* Begin Reading text *

WeeklyWorker

04.06.2015

Islamism, Israel and imperialism

Why is the Middle East in turmoil? Daniel Harvey reports on the day school organised by Hands Off the People of Iran

The May 30 day school opened with a review of the general situation in the Middle East - taking in Islamic State, Yemen, Syria and Iraq, as well as the negotiations with Iran - introduced by Hopi chair Yassamine Mather. She was followed immediately by Mike Macnair of the CPGB, who looked at the inconsistencies of US strategy in the region. The afternoon session was led by Moshé Machover, who spoke in particular about the role of Israel in light of the proposed deal with Iran over its nuclear programme.

Comrade Mather described the chaos of the Middle East. In Syria Islamic State and al Nusra together control over half of the country, causing minorities like Assyrian Christians to flee in large numbers, whilst at the same time the Assad government has been bombing heavily the civilian population inflicting high casualties.

Iran has, of course, been strongly supporting Assad and has also been involved in the conflict in Yemen, where it is sending money and weapons to the Houthis. The Houthis are nominally Shia Muslims, but have religious differences that would mean they would almost certainly be persecuted if they lived in Iran. For the most part, said comrade Mather, the perspective from the point of view of the clerical regime looks quite good - it certainly has an ally in the shape of the Iraqi government.

Comrade Mather argued that the effects of the Sykes-Picot agreement, which divided the region between Britain and France after World War I, are still being seen in the conflicts today - France still seems to consider itself to have a right to a say over Syria in some senses. But now the artificial divisions, which took no account of the religious and cultural make-up of the region, are unravelling. She said it was no surprise that Islamic ideology was filling the political vacuum - the left had been largely suppressed, having pursued a disastrous strategy in the 1960s and 70s, with both the Iraqi and Syrian Communist Parties adopting pro-Ba’athist positions in line with Moscow’s foreign policy.

At the same time, it is true that Islamism was directly favoured by western imperialism as a lesser evil during the cold war. She said that Hillary Clinton’s remarks to Congress, to the effect that al Qa’eda was largely created by the United States to counter Soviet forces in Afghanistan, were less revealing than they were surprising, in the sense that this is now so readily and openly admitted to be the case.

In this light, she questioned how much it can be assumed that the US is really interested in fighting Islamic State. It seems more than a little puzzling that the Obama administration has done nothing to stop the flow of money going to them from the Gulf monarchies, when it was so meticulous in the sanctions it imposed on Iran, which have devastated the country’s economy. IS, but more so Al-Nusra, are not directly opposing imperialist interests at the moment, in that they are not singling out western targets or Israel at present - their main struggle is to depose Assad and fight other Muslims who follow different versions of Islam.

* End Reading text *

■ Exercise set:
[A] In the day school report, who led the afternoon session?
[B] Does each statement agree with the day school report? (i) The day school took place on May 30. (ii) Islamic State and al Nusra together control less than a quarter of Syria. (iii) Mike Macnair examined inconsistencies in US strategy in the region.

* Begin Recorded data *

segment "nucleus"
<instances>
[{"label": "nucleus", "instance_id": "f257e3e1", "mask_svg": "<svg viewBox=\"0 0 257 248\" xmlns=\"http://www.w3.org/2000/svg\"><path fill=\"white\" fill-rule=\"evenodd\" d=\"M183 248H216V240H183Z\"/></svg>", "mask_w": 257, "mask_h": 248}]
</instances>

* End Recorded data *

■ Responses to the exercise:
[A] Moshé Machover led the afternoon session.

[B]
(i) Yes: "The May 30 day school opened with a review of the general situation in the Middle East"
(ii) No: "Islamic State and al Nusra together control over half of the country"
(iii) Yes: "who looked at the inconsistencies of US strategy in the region"